Почему ты наврал ей? – спросил Али у друга, но в тоне его начисто отсутствовала нота упрёка.

А с чего ты это взял? – удивился и смутился одновременно Малик.

Я знаю тебя с детства, и твои бегающие глаза сами себя выдают.

Малик опустил голову и начал впадать в краску.

Говори, брат, я слушаю.

Ты же ведь знаешь, – начал Малик, посмотрев на него, – что завтра мы всем классом должны сдавать на новые занавески.

Да, знаю, – сказал Али, – и это меня в очередной раз приводит в бешенство. Каждый год сдаём, а после возвращения с каникул висят всё те же старые.

Не суть! – отмахнулся Малик, – Все давно поняли эту монополию. Но сдать надо, чтобы не цеплялись на экзаменах. А с этим считаться нужно.

Ффф, – выдохнул Али, – коррупция пробралась и до школьных стен. Ну да ладно, я тебя понял. Я отдам за тебя тоже эти проклятые пятьдесят рублей, а ты сдержи слово сестре и купи матери подарок.

Глаза Малика засияли лучом благодарности, и, пожав руку другу, он молвил:

Я тебе верну сразу же, как получу следующую зарплату.

Да брось ты хераборить, – махнул ему рукой Али, – что такое деньги, когда честь друга – как брата и сына стоят под угрозой. Забудь!

Спасибо тебе, Али, – улыбнулся широко Малик, – но думаю насчёт чести ты преувеличил.

Видел бы глаза своей сестры, – захихикал Али, – то были глаза настоящей хозяйки-домомучительницы.

И не говори… – иронично произнёс Малик, – ни секунды покоя.

Все женщины такие!

Надеюсь, Хадиджа не будет такой?

И не мечтай, – ответил амбой Али, – Она заставляет нас с Хабибом мыть руки по три раза, прежде чем мы усядемся за стол.

Глаза Малика округлились от изумления.

Бедный Малик, – произнёс он шутливо, – Что же тебя ожидает?

Пока ещё не поздно отказаться от затеи со свадьбой, – поддержал шутку Али.

Я подумаю об этом…

Друзья громко рассмеялись.

Юноша, что стоял в стороне, наморщил лицо и обернулся спиной к двум друзьям. Но неожиданно он почувствовал на своём плече чью-то руку. Оглянувшись, он увидел перед собой приятеля.

Ты только взгляни на них, – язвительно обратился он, глазами указывая на Али и Малика, – ведут себя словно дети. Будто они отлиты из чистого золота, а все остальные из свинца.

Не переживай, Курбан, – ответил тот, – придёт день, и я всё же найду на них управу.

Я слышал, что ты подрался с Маликом, – спросил Курбан.

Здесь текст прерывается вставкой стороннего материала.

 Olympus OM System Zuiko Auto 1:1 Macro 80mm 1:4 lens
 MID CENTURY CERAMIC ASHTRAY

Было дело, – снова поглаживая синяк под глазом, ответил тот.

Извини, что меня не оказалась рядом, – с явным лукавством произнёс Курбан. – Не вовремя я впал в недуг. Иначе мы бы показали им, что солнце светит не только для них.

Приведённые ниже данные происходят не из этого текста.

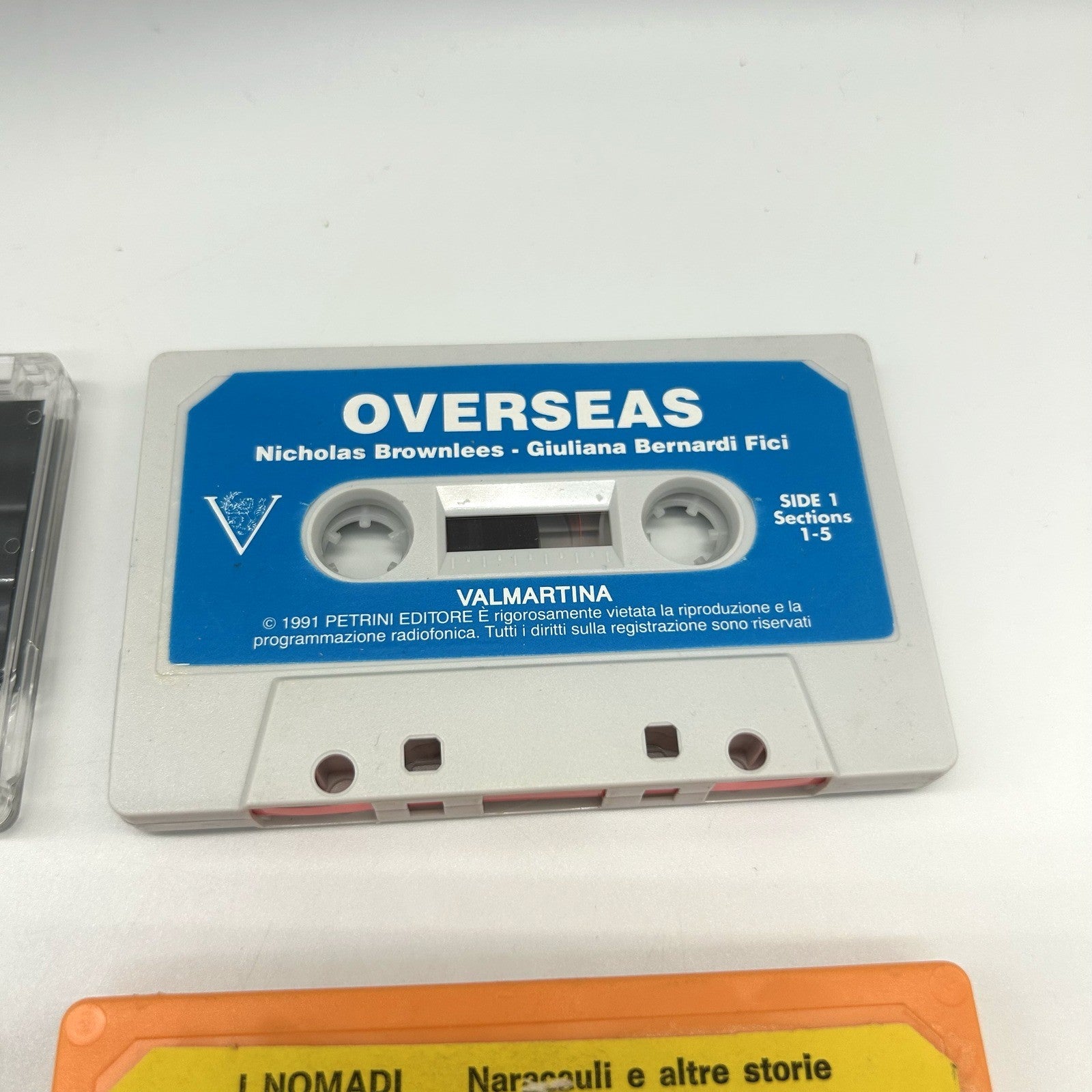 Lotto 6 Musicassette Anni 80 90 MC Mango Nomadi Ruggeri Compilation Italiane
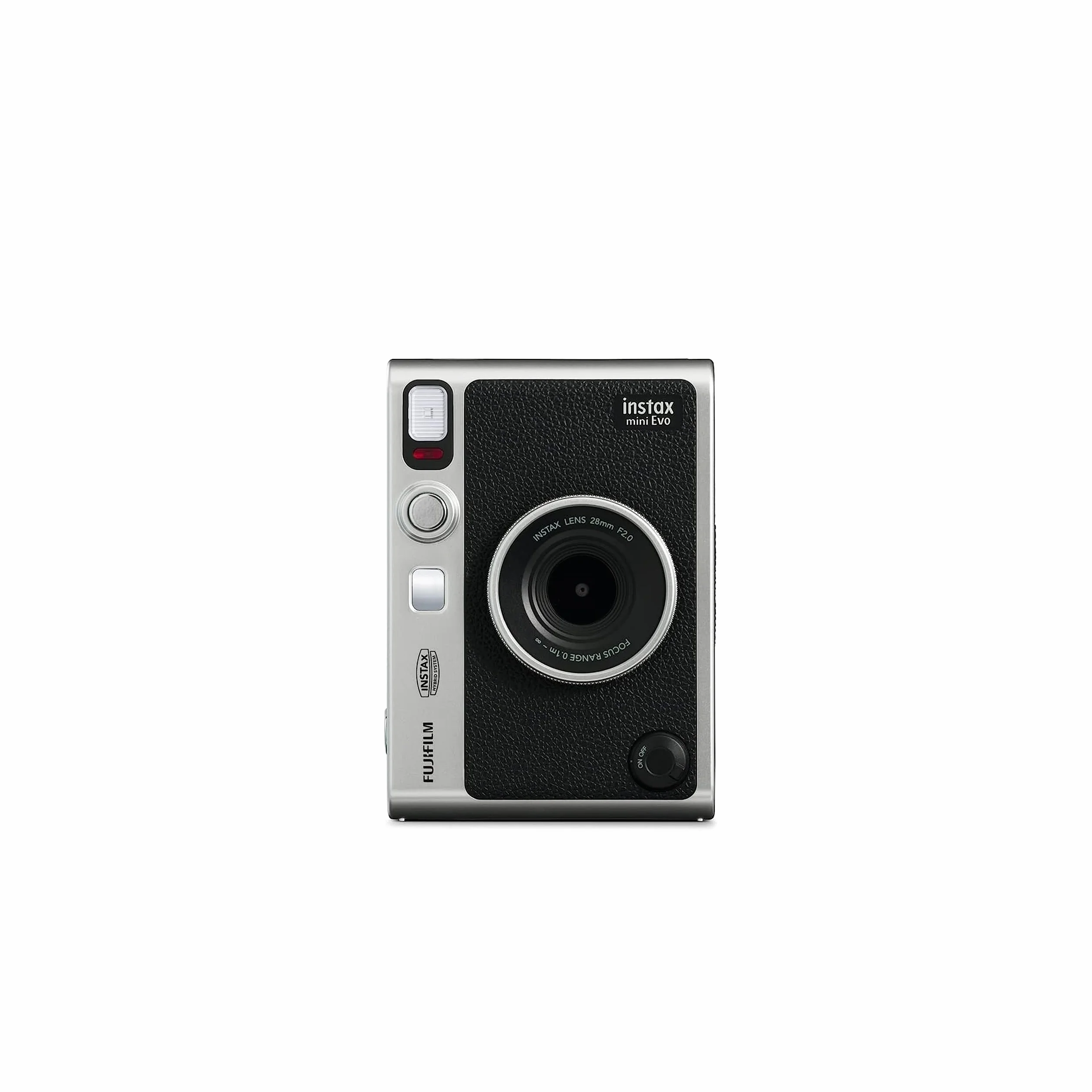 instax Mini Appareil Photo Hybride numérique Instax Evo Noir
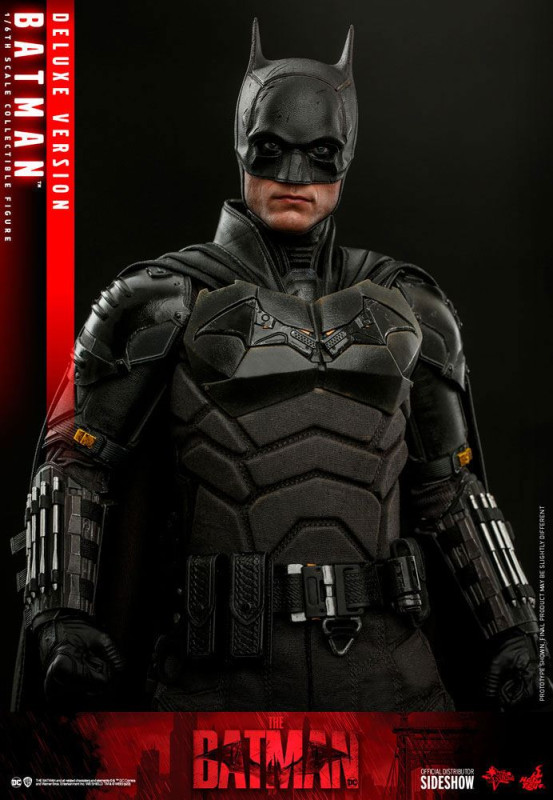 The Batman Movie Masterpiece Action Figure 1/6 Batman Deluxe Version 31 cm 10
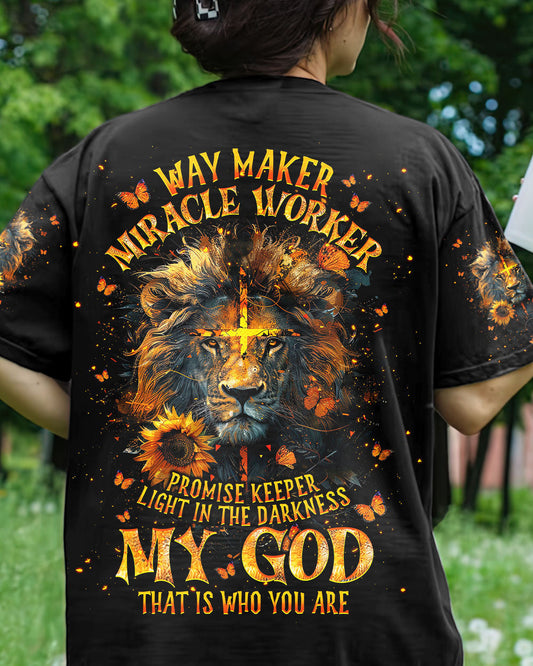 Lion of Judah T-Shirt Tlnt1104241 | Christian Gift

Бутафория его слов резала слух. Он был толстощёк и столь неуклюж в манерах, что его приятелям часто приходилось испытывать из-за него «испанский стыд».

Внешний вид его был всегда растрёпан, а волосы, что были вечно причёсанные вбок, выставляли его тем ещё засерлей. Словом, он представлял собой полную противоположность своего приятеля. Он был настолько же мал ростом, насколько тот длинен, настолько же румян, насколько тот бледен, настолько же подхалим, насколько тот высокомерен.

Я же ведь сказал тебе, – с той же ехидной улыбкой, произнёс тот, – что не останусь в долгу.

Курбан многозначно посмотрел на друга.

Что ты этим хочешь сказать? – спросил он.

Скоро сам увидишь, – ответил тот, – а теперь пошли в класс.

Два приятеля двинулись вовнутрь школы, и в этот миг прозвенел звонок, оглушая своим пением все звуки вокруг. Стоило этим двоим только вступить за порог, как звонок перестал трещать и из конца коридора послышались женские голоса. Взглянув направо они увидели двух яро споривших девиц.

Интересно… – проговорил Курбан, – о чём они спорят? Вид у них такой, будто они вот-вот запустят друг на друга свои когти.